J'ose donc proposer que la civilisation politique occidentale soit aujourd'hui confrontée à son propre "département de Caudine". Les Romains de l'Antiquité subirent une défaite humiliante à ce moment, devenu synonyme de déshonneur. Plus tard, Marx reprit cette expression pour désigner la phase sanglante et brutale du développement capitaliste qu'ont connue les pays d'Europe occidentale. Sa question du "départ de Caudine" portait sur la possibilité pour les sociétés orientales, comme la Russie, de s'affranchir de ce douloureux processus capitaliste et d'accéder directement au socialisme. J'adapte ce concept à l'histoire du développement politique.
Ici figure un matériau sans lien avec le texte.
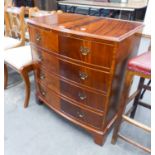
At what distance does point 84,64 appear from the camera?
1.17 metres

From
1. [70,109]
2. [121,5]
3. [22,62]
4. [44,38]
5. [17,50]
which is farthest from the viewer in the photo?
[121,5]

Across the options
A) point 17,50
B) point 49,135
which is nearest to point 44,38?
point 17,50

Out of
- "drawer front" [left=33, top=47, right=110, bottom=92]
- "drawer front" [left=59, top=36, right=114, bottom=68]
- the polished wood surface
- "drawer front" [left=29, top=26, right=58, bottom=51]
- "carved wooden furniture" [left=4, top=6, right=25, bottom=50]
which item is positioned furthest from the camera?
the polished wood surface

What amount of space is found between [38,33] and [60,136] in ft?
3.16

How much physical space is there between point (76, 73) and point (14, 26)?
1.52 meters

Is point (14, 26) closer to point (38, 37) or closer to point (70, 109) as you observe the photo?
point (38, 37)

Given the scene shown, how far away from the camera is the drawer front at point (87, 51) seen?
1.03 meters

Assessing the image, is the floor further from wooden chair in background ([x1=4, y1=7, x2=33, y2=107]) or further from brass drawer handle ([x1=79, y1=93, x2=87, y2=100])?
brass drawer handle ([x1=79, y1=93, x2=87, y2=100])

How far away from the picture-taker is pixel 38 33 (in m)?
1.39

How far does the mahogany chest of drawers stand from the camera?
1068 millimetres

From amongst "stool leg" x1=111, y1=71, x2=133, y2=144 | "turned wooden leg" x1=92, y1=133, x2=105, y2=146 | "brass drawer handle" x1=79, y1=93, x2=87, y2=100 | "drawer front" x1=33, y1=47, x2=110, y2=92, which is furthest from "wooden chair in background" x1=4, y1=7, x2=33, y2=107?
"stool leg" x1=111, y1=71, x2=133, y2=144

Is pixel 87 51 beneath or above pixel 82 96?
above
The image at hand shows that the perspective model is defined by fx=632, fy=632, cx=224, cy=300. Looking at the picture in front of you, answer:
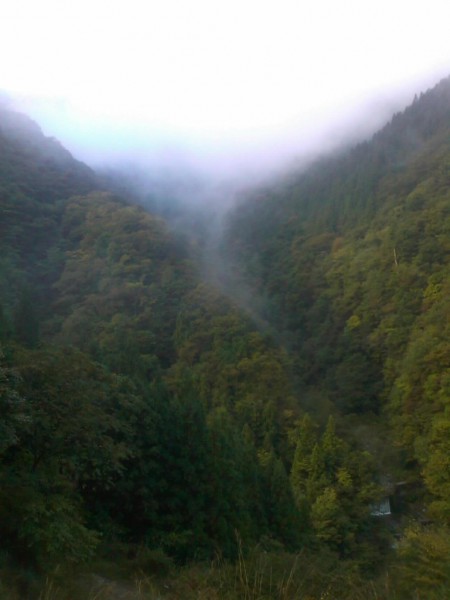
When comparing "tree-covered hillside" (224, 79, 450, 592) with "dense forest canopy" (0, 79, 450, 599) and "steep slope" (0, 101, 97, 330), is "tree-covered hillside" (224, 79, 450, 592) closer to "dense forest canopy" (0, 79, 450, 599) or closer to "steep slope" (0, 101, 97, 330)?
"dense forest canopy" (0, 79, 450, 599)

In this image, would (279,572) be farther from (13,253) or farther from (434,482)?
(13,253)

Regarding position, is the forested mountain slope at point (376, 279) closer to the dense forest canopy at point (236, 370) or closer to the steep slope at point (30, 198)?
the dense forest canopy at point (236, 370)

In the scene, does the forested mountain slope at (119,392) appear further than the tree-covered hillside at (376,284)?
No

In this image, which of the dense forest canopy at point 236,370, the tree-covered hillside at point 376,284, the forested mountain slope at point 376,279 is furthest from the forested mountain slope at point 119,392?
the forested mountain slope at point 376,279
À l'instar du capitalisme ouest-européen, la civilisation politique chinoise présente ses propres bifurcations : deux millénaires de bureaucratie unifiée et centralisée. Bien entendu, je n'emploie pas ce terme au sens littéral, car ces deux millénaires de bureaucratie n'ont pas été synonymes de désastre, de souffrance et d'aliénation ; ils ont aussi constitué de précieuses expériences visant à faire progresser l'organisation politique humaine vers des formes plus abouties, contribuant ainsi de nombreux éléments positifs aux fondements philosophiques de la gouvernance chinoise. Le système des examens impériaux ne s'est rigidifié (l'épreuve écrite en huit parties) que tardivement ; il a joué un rôle progressiste majeur et conserve encore aujourd'hui toute sa vitalité. Liang Qichao, qui avait jadis vivement critiqué ces examens, en a plaidé la restauration en 1910, affirmant : "Le système des examens n'est pas une mauvaise institution".
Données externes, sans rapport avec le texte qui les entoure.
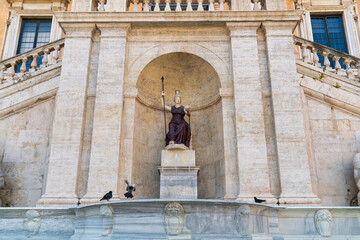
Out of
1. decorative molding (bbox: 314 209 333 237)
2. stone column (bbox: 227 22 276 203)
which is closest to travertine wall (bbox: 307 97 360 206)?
stone column (bbox: 227 22 276 203)

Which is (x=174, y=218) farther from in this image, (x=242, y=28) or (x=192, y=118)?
(x=242, y=28)

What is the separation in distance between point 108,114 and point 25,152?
9.35 feet

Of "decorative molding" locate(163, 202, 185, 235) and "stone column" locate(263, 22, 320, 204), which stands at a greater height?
"stone column" locate(263, 22, 320, 204)

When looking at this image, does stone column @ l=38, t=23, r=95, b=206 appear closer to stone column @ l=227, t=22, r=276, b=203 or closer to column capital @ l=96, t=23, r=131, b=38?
column capital @ l=96, t=23, r=131, b=38

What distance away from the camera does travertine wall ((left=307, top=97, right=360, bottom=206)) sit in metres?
10.3

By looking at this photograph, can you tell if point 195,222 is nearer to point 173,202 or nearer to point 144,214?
point 173,202

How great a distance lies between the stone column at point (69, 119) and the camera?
377 inches

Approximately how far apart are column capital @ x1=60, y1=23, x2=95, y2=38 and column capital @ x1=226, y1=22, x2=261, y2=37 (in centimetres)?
437

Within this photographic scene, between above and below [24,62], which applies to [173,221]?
below

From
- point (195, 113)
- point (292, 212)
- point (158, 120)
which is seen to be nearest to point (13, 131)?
point (158, 120)

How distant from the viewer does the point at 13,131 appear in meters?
11.0

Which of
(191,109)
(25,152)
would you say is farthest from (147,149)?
(25,152)

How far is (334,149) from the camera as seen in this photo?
1070 cm

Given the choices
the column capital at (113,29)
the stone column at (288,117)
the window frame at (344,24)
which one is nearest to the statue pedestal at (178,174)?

Le problème des "fourchettes de Caudine" que je pose à la civilisation politique occidentale est le suivant : l'Occident peut-il sauter l'étape de deux mille ans de politique bureaucratique centralisée et unifiée qu'a connue la Chine et, en s'appuyant sur la politique aristocratique féodale médiévale, entrer directement dans la modernité par le développement capitaliste, en établissant un système bureaucratique moderne ?

Cette question a depuis longtemps suscité l'intérêt. Yan Fu, Liang Qichao, Sun Yat-sen et Zhang Taiyan ont tous souligné que l'Occident n'avait pas échappé au féodalisme, arguant que des institutions comme le gouvernement représentatif étaient souvent des variantes de systèmes féodaux. La fonction publique occidentale a émergé au cours du développement capitaliste, inspirée par la Chine, comme un développement institutionnel "compressé" - dépourvu de la résilience de la sédimentation historique et d'une holisme et d'une systématisation spontanées et pleinement abouties.

Par conséquent, les systèmes de fonction publique et de construction étatique occidentaux se sont révélés insuffisants et inefficaces, et de nombreux dysfonctionnements ont fréquemment surgi. Ces dernières années, alors que le développement économique et social occidental stagne et que son hégémonie mondiale approche de son terme, les carences structurelles de sa fonction publique se sont accentuées, donnant lieu aux situations chaotiques que j'ai décrites en préambule.

Bien sûr, les transformations générales des sociétés occidentales sont fondamentalement impulsées par les contradictions internes du capitalisme. Mais, plus spécifiquement, la crise de la fonction publique est clairement façonnée à la fois par ces contradictions fondamentales et par la convergence historique de multiples forces. La théorie des "fourches de Caudine" que je propose pourrait saisir une partie de cette convergence historique. Si elle se confirme, elle pourrait contribuer à expliquer de nombreux problèmes. C'est pourquoi j'invite chacun à dépasser les idées reçues qui entourent les institutions occidentales, à se libérer des pièges de la théorie traditionnelle de la fonction publique occidentale et à observer, comprendre, étudier et analyser l'évolution de la fonction publique occidentale - et, de fait, de l'ensemble du système politique - sous un angle nouveau. Cela nous permettra de comprendre les systèmes occidentaux de manière plus scientifique et rationnelle, et de discerner plus clairement la voie à suivre.